■ Requirement ■
Rewrite the stretch from the line containing "Image Des mesures" through the line containing "Poppycream - pelenkakiütés" as a Markdown table with the columns No. and Text, one row per line, skipping blank lines.

■ Working data ■
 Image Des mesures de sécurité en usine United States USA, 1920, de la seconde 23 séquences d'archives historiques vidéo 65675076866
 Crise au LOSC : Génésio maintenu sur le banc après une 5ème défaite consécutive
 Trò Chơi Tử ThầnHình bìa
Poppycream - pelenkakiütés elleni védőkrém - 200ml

---

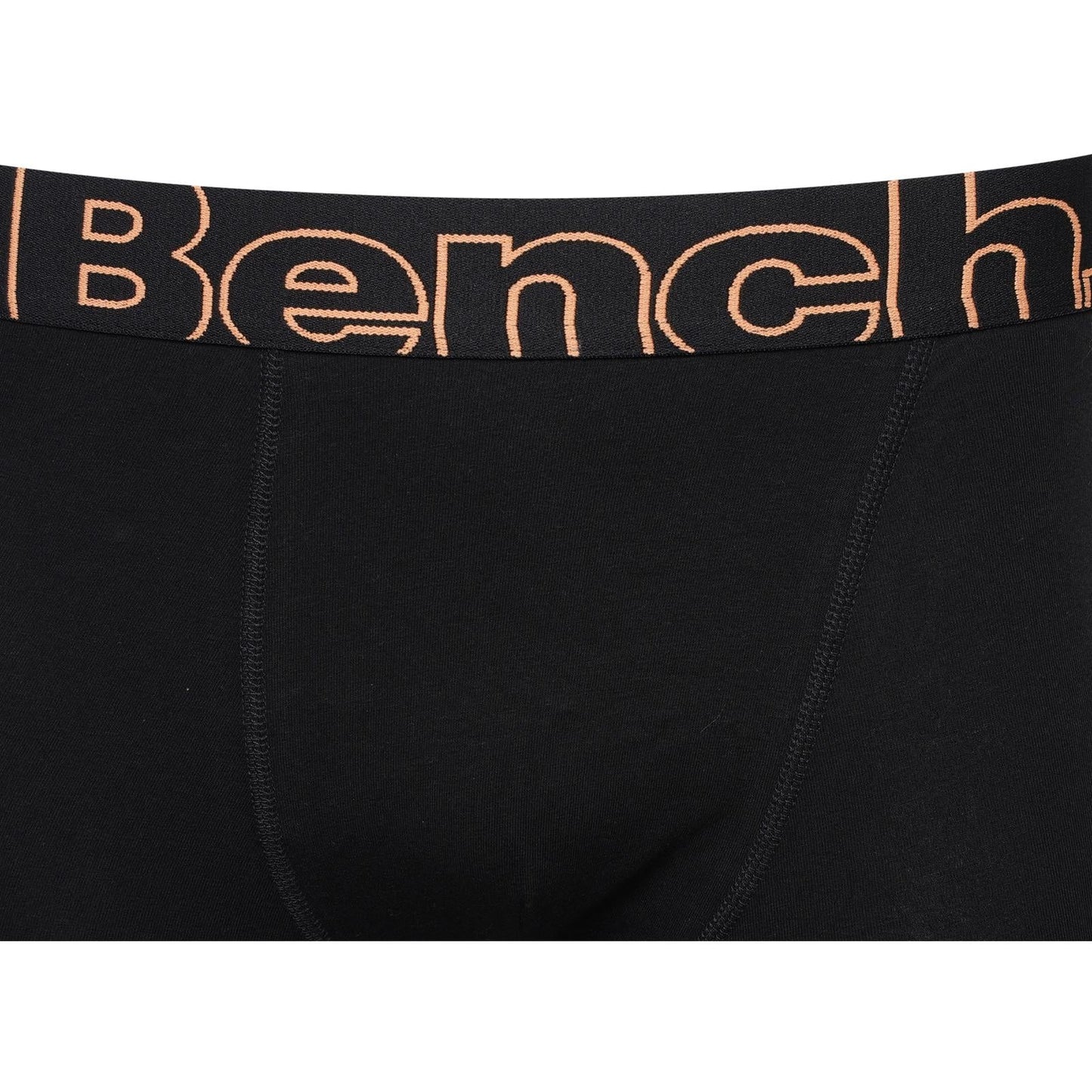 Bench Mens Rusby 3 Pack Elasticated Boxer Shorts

■ Task result ■
| No. | Text |
|---|---|
| 1 |  Image Des mesures de sécurité en usine United States USA, 1920, de la seconde 23 séquences d'archives historiques vidéo 65675076866 |
| 2 |  Crise au LOSC : Génésio maintenu sur le banc après une 5ème défaite consécutive |
| 3 |  Trò Chơi Tử ThầnHình bìa |
| 4 | Poppycream - pelenkakiütés elleni védőkrém - 200ml |